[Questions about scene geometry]
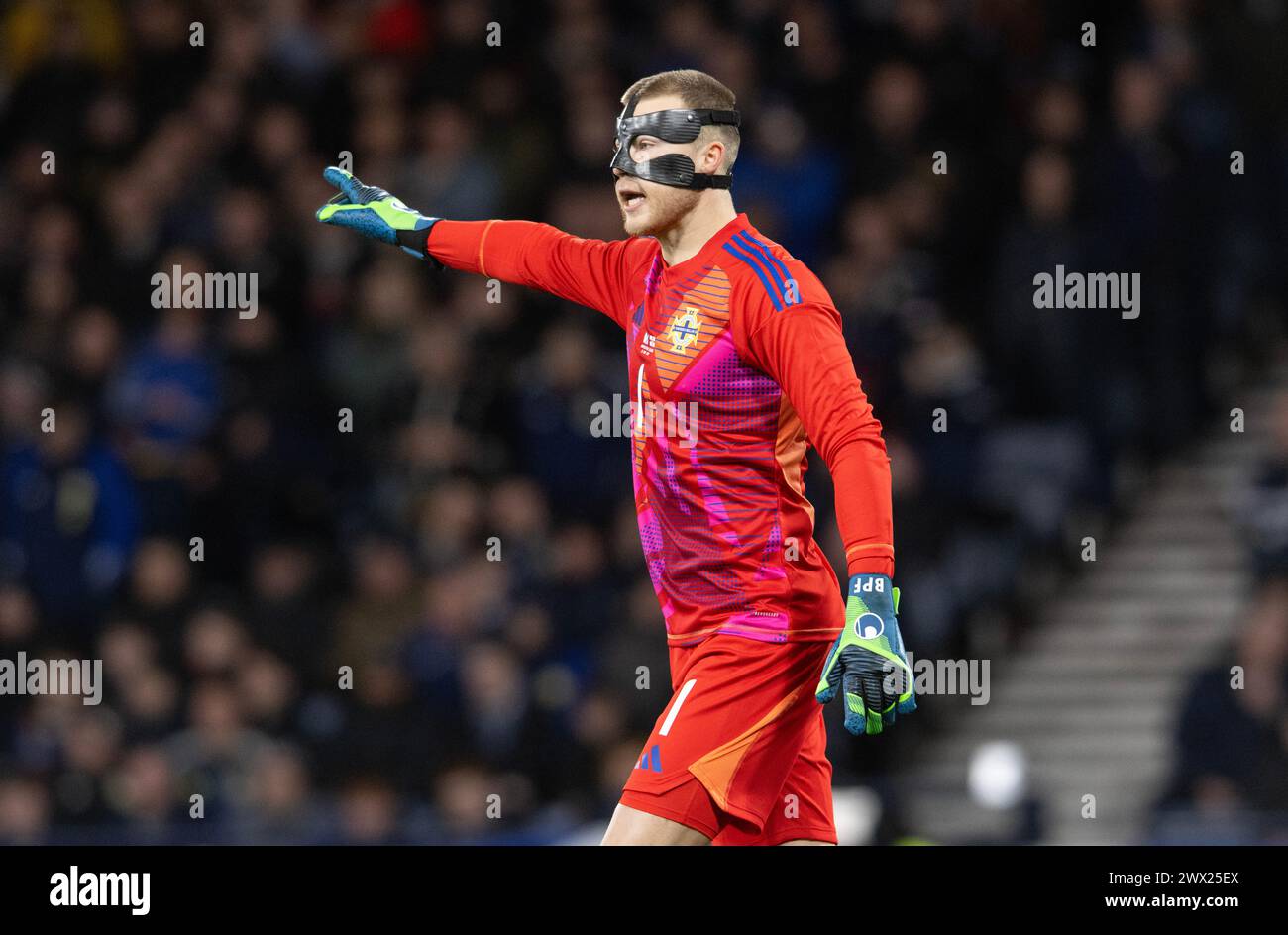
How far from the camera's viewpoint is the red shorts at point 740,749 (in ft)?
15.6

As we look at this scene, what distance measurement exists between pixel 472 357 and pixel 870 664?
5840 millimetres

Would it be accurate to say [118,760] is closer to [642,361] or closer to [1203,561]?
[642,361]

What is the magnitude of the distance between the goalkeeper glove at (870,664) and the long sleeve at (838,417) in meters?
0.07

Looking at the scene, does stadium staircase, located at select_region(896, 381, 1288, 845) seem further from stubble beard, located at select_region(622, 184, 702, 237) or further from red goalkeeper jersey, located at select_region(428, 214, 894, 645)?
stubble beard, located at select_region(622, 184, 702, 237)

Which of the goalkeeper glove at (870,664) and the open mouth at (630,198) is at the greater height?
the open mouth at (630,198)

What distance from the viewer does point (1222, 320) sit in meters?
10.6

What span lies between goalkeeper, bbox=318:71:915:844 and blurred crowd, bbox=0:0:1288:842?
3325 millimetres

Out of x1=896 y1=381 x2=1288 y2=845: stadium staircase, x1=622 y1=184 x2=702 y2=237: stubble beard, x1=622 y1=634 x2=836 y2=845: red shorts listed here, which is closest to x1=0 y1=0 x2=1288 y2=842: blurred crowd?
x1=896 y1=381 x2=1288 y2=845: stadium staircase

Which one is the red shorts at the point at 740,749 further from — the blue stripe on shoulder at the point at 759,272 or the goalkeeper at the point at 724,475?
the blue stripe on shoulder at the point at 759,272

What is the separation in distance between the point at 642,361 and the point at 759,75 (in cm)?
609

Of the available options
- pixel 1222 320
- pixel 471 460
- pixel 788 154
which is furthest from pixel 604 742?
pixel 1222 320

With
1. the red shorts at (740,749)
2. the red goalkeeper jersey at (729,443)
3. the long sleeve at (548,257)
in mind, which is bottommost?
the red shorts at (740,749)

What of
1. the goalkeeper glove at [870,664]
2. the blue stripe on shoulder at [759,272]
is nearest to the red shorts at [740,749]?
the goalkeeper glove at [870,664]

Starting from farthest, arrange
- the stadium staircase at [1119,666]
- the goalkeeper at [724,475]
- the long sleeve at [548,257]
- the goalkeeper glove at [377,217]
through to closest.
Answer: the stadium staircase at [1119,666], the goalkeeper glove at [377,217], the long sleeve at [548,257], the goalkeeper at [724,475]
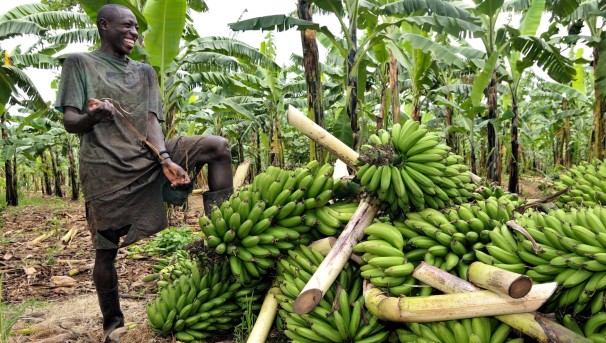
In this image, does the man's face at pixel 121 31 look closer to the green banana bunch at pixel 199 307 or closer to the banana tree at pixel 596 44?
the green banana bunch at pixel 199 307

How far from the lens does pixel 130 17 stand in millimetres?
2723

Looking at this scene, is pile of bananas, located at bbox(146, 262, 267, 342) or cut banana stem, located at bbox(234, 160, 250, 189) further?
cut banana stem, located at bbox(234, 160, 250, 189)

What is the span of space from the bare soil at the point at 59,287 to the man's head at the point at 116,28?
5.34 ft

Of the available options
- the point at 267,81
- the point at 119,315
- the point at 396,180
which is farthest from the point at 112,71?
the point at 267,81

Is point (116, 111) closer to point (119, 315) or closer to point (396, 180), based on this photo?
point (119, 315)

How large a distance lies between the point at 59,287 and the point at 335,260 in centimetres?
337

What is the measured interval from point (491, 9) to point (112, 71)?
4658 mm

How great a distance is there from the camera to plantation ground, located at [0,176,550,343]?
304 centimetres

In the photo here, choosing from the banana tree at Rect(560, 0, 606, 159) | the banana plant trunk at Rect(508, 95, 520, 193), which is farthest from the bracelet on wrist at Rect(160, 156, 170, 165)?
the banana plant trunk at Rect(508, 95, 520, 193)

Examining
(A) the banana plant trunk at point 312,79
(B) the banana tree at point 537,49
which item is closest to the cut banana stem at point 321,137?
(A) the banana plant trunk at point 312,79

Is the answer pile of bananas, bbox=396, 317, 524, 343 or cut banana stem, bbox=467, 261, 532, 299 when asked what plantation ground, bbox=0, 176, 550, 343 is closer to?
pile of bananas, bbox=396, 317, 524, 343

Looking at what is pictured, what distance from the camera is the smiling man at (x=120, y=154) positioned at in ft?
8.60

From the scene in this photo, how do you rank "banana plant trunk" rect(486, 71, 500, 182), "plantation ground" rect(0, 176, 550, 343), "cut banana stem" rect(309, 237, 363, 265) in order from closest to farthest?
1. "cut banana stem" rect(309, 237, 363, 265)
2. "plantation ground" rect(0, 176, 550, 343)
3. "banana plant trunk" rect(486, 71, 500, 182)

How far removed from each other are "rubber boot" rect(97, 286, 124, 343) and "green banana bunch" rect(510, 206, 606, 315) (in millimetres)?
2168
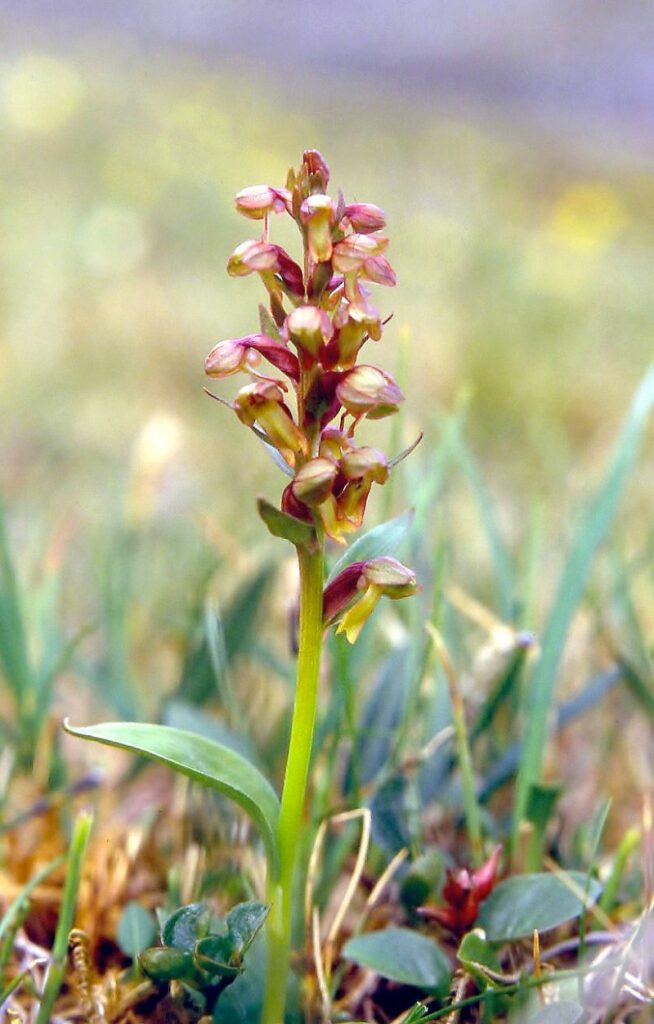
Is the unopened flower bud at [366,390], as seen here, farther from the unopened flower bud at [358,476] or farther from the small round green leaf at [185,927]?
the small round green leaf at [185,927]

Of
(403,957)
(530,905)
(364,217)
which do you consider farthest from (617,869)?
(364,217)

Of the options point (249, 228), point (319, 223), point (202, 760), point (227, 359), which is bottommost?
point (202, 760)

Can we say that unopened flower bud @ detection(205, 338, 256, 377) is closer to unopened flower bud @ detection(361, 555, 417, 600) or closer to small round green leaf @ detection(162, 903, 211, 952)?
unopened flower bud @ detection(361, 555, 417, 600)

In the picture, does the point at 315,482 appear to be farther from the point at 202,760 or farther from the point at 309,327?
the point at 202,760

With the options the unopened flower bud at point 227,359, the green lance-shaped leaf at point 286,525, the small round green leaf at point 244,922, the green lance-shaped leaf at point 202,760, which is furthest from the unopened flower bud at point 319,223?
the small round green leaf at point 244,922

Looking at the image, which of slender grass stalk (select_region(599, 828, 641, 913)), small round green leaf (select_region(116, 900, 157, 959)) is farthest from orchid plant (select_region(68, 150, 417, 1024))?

## YOUR GOAL
Recast the entries, from the line containing "How far removed" through the end of the entries, as a Markdown table with the columns "Row" and "Line". Number each line in Row, skip blank lines, and leave out the pictures.

## ANSWER TO THE PROBLEM
| Row | Line |
|---|---|
| 1 | How far removed from each other are "rubber boot" rect(97, 286, 124, 343) and "green banana bunch" rect(510, 206, 606, 315) (in millimetres)? |
| 2 | 2168 |
| 3 | Is the unopened flower bud at [366,390], as seen here, farther from the unopened flower bud at [358,476] or farther from the small round green leaf at [185,927]? |
| 4 | the small round green leaf at [185,927] |
| 5 | Of |
| 6 | (403,957) |
| 7 | (530,905) |
| 8 | (364,217) |
| 9 | which do you consider farthest from (617,869)? |
| 10 | (364,217) |
| 11 | Of the options point (249, 228), point (319, 223), point (202, 760), point (227, 359), which is bottommost? |
| 12 | point (202, 760) |
| 13 | Can we say that unopened flower bud @ detection(205, 338, 256, 377) is closer to unopened flower bud @ detection(361, 555, 417, 600) or closer to small round green leaf @ detection(162, 903, 211, 952)? |
| 14 | unopened flower bud @ detection(361, 555, 417, 600) |
| 15 | In the picture, does the point at 315,482 appear to be farther from the point at 202,760 or farther from the point at 309,327? |
| 16 | the point at 202,760 |
| 17 | With the options the unopened flower bud at point 227,359, the green lance-shaped leaf at point 286,525, the small round green leaf at point 244,922, the green lance-shaped leaf at point 202,760, which is furthest from the unopened flower bud at point 319,223? |
| 18 | the small round green leaf at point 244,922 |
| 19 | Looking at the image, which of slender grass stalk (select_region(599, 828, 641, 913)), small round green leaf (select_region(116, 900, 157, 959)) is farthest from orchid plant (select_region(68, 150, 417, 1024))? |